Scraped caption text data
--*--

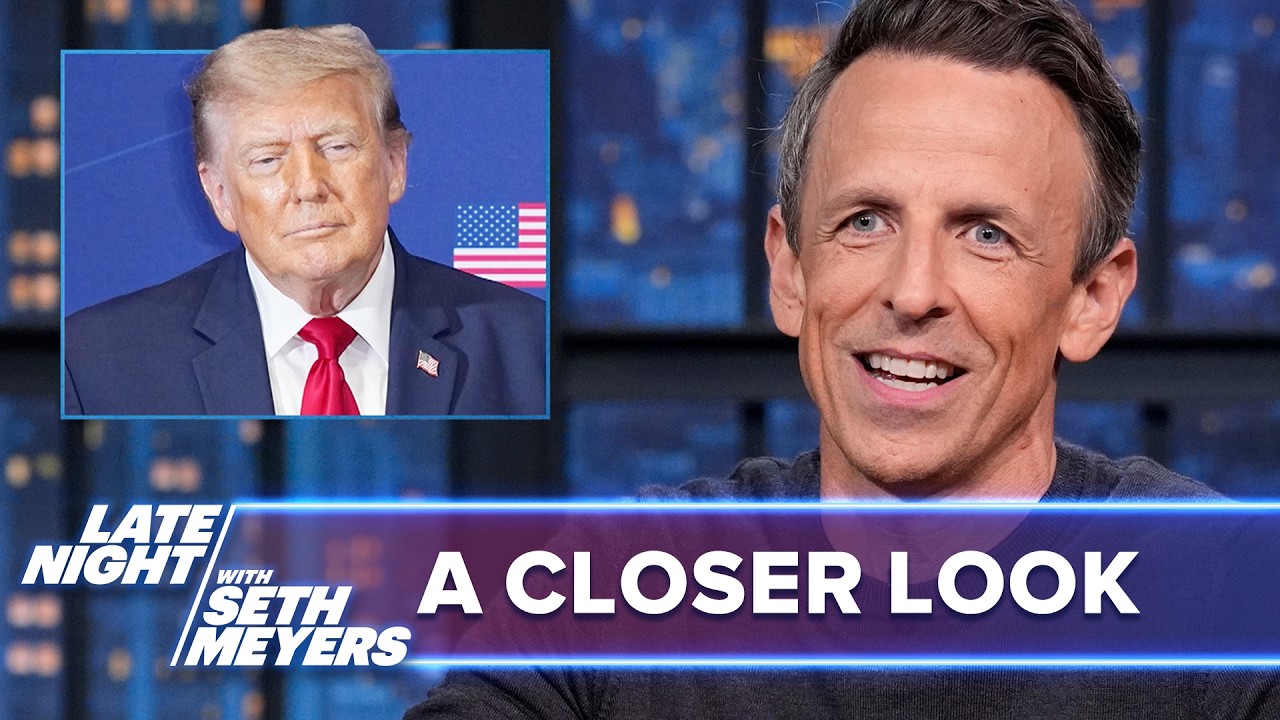 Trump Teleprompter Scandal, Hegseth's Weird Testosterone Fixation, Iran War Escalates: A Closer Look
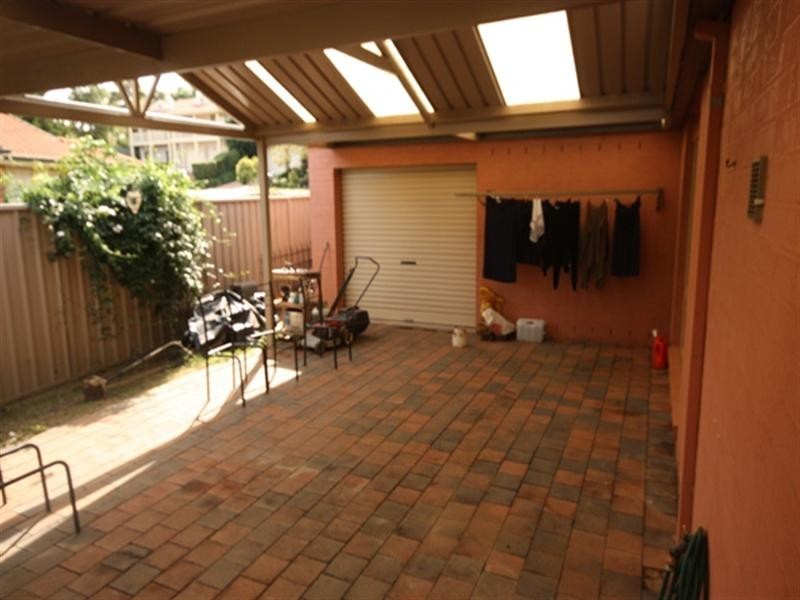 32 Stenhouse Drive, Mount Annan NSW 2567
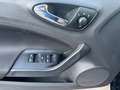 SEAT Ibiza SEAT IBIZA FR 1,4TDI LED KLIMAAUTOMATIK MFL PDC Noir - thumbnail 11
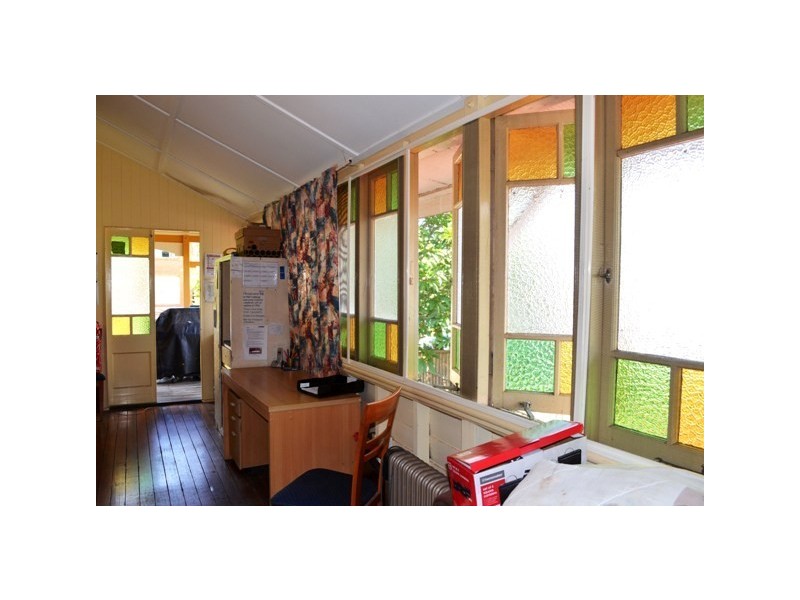 17 Martin Street, Woodend QLD 4305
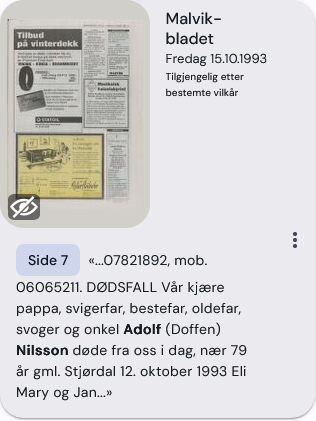 image.png.942de373605df7c0ddc51e222f34507f.png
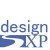 express-design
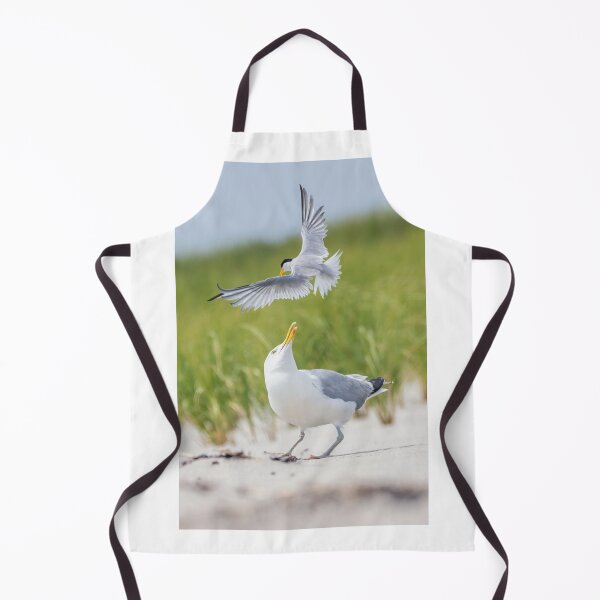Item preview, Tern attack designed and sold by MIRCEA COSTINA.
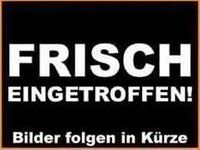 Gebraucht Mercedes Sprinter 150 PS (110 kW) 2023 Blau Van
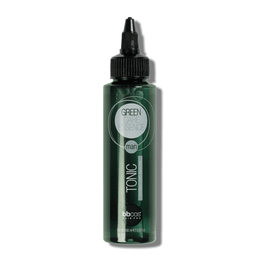 BBCOS Green Care Essence Man Refreshing Scalp Tonic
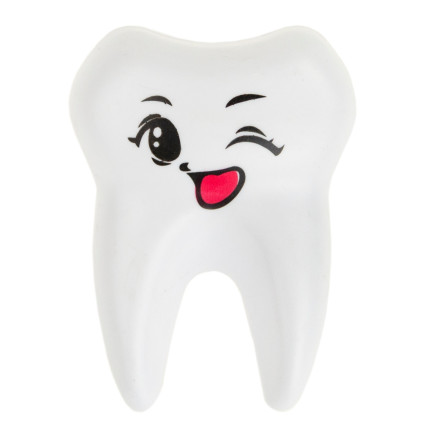 TG71066 LALKA U DENTYSTY STOMATOLOG AKCESORIA ZESTAW LEKARSKI GABINET DOKTOR LALEK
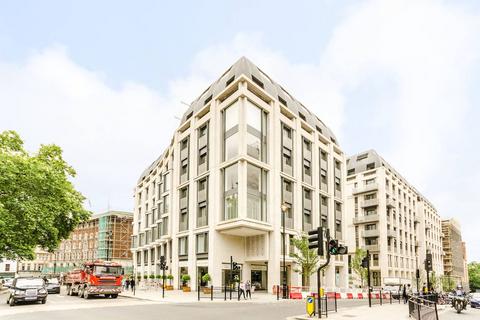 1 bedroom flat to rent, Gladstone House, The Strand, London, WC2R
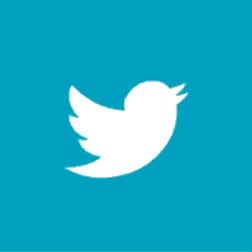 Twitter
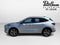 2024 Ford Escape ST-Line AWD
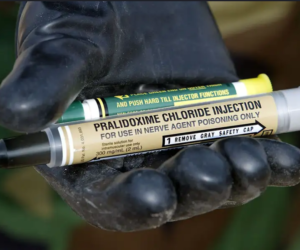 Efficient Design Framework for Developing and Demonstrating Auto Injector Reliability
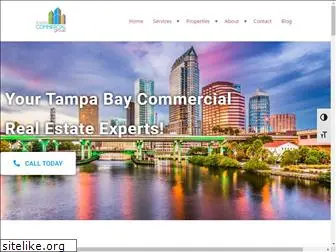 floridacommercialgroup.com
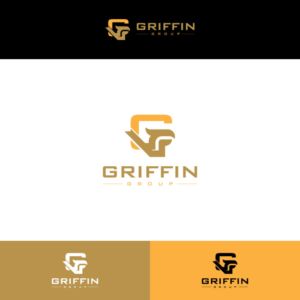 Logo Design by Lykos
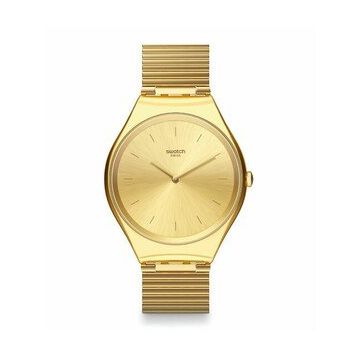 Swatch Skinlingot Kadın Kol Saati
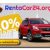 Cheap Car Rental Deals for Big Savings on Your Tampa Trip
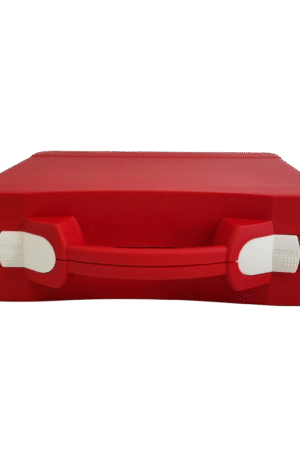 Mallette rigide seule-1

--*--

The response must restate exactly the lines from the one containing "express-design" through the end of the records above and must leave out all pictures.

Task output.
 express-design
Item preview, Tern attack designed and sold by MIRCEA COSTINA.
 Gebraucht Mercedes Sprinter 150 PS (110 kW) 2023 Blau Van
 BBCOS Green Care Essence Man Refreshing Scalp Tonic
 TG71066 LALKA U DENTYSTY STOMATOLOG AKCESORIA ZESTAW LEKARSKI GABINET DOKTOR LALEK
 1 bedroom flat to rent, Gladstone House, The Strand, London, WC2R
 Twitter
 2024 Ford Escape ST-Line AWD
 Efficient Design Framework for Developing and Demonstrating Auto Injector Reliability
 floridacommercialgroup.com
 Logo Design by Lykos
 Swatch Skinlingot Kadın Kol Saati
 Cheap Car Rental Deals for Big Savings on Your Tampa Trip
 Mallette rigide seule-1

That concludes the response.